Police Monitor: What Brown can do
The process is supposedly still open, but Travis Co. prosecutor Cliff Brown looks like a lock for the Police Monitor job
By Jordan Smith, Fri., Nov. 3, 2006

Although the final decision remains open, there appears to be one candidate for the job of Austin Police Monitor on whom everyone, from police accountability advocates to representatives of the Austin Police Association, agrees: Travis Co. prosecutor Cliff Brown. Indeed, during a public meet-and-greet session on Oct. 26 at the Palmer Events Center, Brown dazzled the modest crowd of lawyers, police, community activists, and City Hall-ers, with his vision of a police monitor who if you're not already sitting down, you might want to do so actually strives to bring people together.
The job of police monitor a police oversight position that handles public complaints about police conduct, makes recommendations to the APD chief on training and disciplinary issues, and selects particular complaints to forward to the Citizen Review Panel was created in 2001 as part of the employment contract between the city and its police, represented by the APA, during meet-and-confer bargaining sessions.
Since its inception, the office has often been in the crosshairs; accountability activists have argued that it's toothless, while police have argued that it's biased against officers. The city's first monitor, Iris Jones, a former city attorney, left in 2003 for a job in Washington, D.C.; the second, Ashton Cumberbatch, stayed in the position for a year before announcing last summer that he was leaving to take a job as vice-president for advocacy and community relations with the Seton Healthcare Network. Since then, assistant monitor Susan Hutson, a former Corpus Christi city attorney hired as assistant police monitor in 2004, has served as interim monitor. Now, Hutson, Brown, and former Laredo city attorney Jaime Flores are finalists to become the city's third monitor.

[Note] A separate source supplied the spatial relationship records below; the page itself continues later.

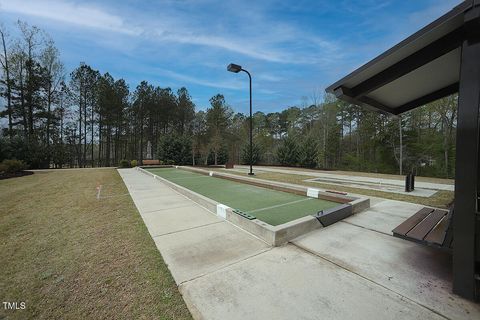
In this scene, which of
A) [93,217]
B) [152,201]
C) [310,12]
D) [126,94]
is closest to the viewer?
[93,217]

At last week's three 45-minute question-and-answer sessions with each candidate, Brown emerged as the clear crowd favorite. In fact, it seemed the session itself was designed to make him shine. Hutson is certainly qualified but must overcome the general dissatisfaction with the current state of the office because of, for example, the continuing inability to produce timely reports. (The office is supposed to put out statistical reports every six months but has not done so since 2002 office defenders blame a lack of database experience and the yearlong absence of a statistician.) Hutson has been placed on the defensive, trying to deflect the impression that she's been ineffective.
Flores spoke last. In addition to his city of Laredo stint, he is also a former assistant state attorney general, but his candidacy seems, frankly, a city manager's office afterthought. He's qualified on paper, but he hardly presented himself as a hearty candidate who could move the office forward and withstand the inevitable public scrutiny. "I'm the guy on the outside who brings 40 years of experience working with the kinds of public [policy] I believe this position calls for," he told the waning late-afternoon crowd.

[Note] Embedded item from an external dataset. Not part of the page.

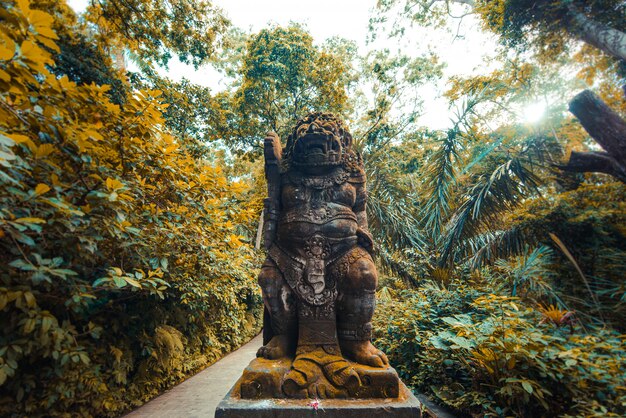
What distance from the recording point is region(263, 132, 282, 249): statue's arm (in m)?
2.29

Between the two bookends stood Brown, who seems made for the job and perhaps that's the point. In 2002, City Manager Toby Futrell appeared to choose her finalists in order to highlight Iris Jones as the obvious choice. This time it appears that Futrell has repeated herself, choosing three qualified candidates but presenting them to the public so that the golden child is sandwiched between two in need of polish. Flanked with two comparatively dull alternatives, Brown dazzled.
His natural charisma was obvious he displayed a persona undoubtedly honed while working as a prosecutor and defense attorney in New York City and, since 2000, as a Travis Co. prosecutor. He has spent two years as the "community prosecutor" working with police in the North Central Area Command as a liaison and the go-to guy for neighborhood-dispute resolution, and as a member of NCAC's successful Operation Restore Hope project. He deftly explained his position on the monitor's preferred role specifically, as a proactive, involved, community educator.
Adroitly balancing officer and community interests, Brown suggested that police and public harbor certain misconceptions of one another, a problem that widens the community "schism [of] a disconnect between police and community." He proposed several proactive solutions including that police could perhaps use more sensitivity training, possibly by taking closed citizen complaints to the police training academy for use in role-playing activities. On the other hand, he suggested that citizens, particularly teenagers, need a little attitude-adjustment education when interacting with authority figures, explaining, "So, some use-of-force issues are about educating, especially young people, about the behavior." At the same time, Brown said, it's important for officers to understand that baggy jeans and do-rags do not a criminal make "that's just a style," he said.
In summary, Brown said the job of the police monitor is about "building trust," using that trust to make policy recommendations, and telling truths that people don't always want to hear. He says he wants to build the "kind of trust with the citizens of Austin" that assures people that, no matter the message, they'll know that "what Cliff Brown says is good."
Ultimately, Futrell will decide which candidate to present to the council as her own nominee. If last week's session was any indication, it looks like her decision has already been made.